Pistoladas exageradas à parte, a minha maior frustração com esse jogo vem justamente da luta final (e um pouco do final em si). Além de não ser a luta mais difícil do jogo (principalmente com o escudo), o caminho até ele é cansativo e se você morre nessa luta final, você tem que jogar tudo de novo (inclusive as Boss Fights)... E assim, eu comentei que, passando da décima tentativa, eu (provavelmente) largaria o jogo pois repetição extrema e consecutiva não é minha praia, mas pra zerar Hades, eu precisei de massantes 33 tentativas… E mesmo assim, eu não zerei completamente! Sem tentar dar spoiler, Hades termina de uma forma que é bonita e conversa bem com a proposta do jogo, mas é totalmente inconclusiva. Eu não sei se pra ter o "verdadeiro final" precisa aumentar o coração com os personagens da história (sim, esse jogo tem um sistema de relacionamento além do resto), mas eu já estava tão desgastado com o jogo, que eu me senti por satisfeito só de vencer o boss final e chegar no objetivo do Zagreu…

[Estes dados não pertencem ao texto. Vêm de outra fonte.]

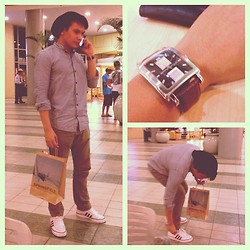 Bibo Bayona - Kenneth Cole Watch, Zara Bonnet Hat, Hangten Polo, Bench Jeans, Adidas Shoes - MALLing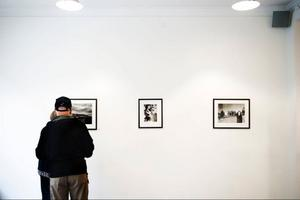 Östersundsfödda fotografen med artistnamnet Severus Tenenbaum ställer ut på Bolins.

Eu acho que a melhor forma de resumir esse último parágrafo inteiro de reclamações é: Hades tem muitas ideias de mistura interessantes para o gênero Rogue, mas não consegue equilibrar elas direito e no late game isso se torna uma bagunça gigantesca… E eu não sou o maior fã de Rogue 👍.

Hades (2018) é, assim como todo bom jogo, um jogo com problemas... Ao mesmo tempo que, ao colocar na ponta do lápis, os pontos positivos são tão altos e de uma qualidade inenarrável que ofuscam com primor o lado negativo (mesmo eu tendo gasto uma folha e meia falando mal do jogo). A gameplay é frenética, e por mais que simples, é digna de estar na prateleira com Devil May Cries e Bayonettas da vida, a parte sonora é quase que pornografia pura para qualquer audiófilo e seu design é simplesmente perfeito (tanto num geral quanto dentro da sua proposta) e digno de estar emoldurado e estudado em faculdades de design e arte. Talvez, se eu tivesse tempo e paciência pra "just get gud", esses “defeitos” ressaltariam menos aos meus olhos ou até sumiriam. No final, nada impede dessa ser uma boa introdução ao gênero Rogue, afinal suas mecânicas são simples e se auto explicam durante a jogatina (já que muitas só derivam de outros jogos populares de fora do gênero).

P.S. - Eu não comentei, mas a experiência é estável em PCs mais simples mas no Steam Deck, onde eu joguei na maior parte, além de ser cravada em deliciosos 60 FPS, pela portabilidade revigora e muito o cansaço que runs mais avançadas geram, sendo portátil (pra mim) a forma ideal de jogar esse jogo!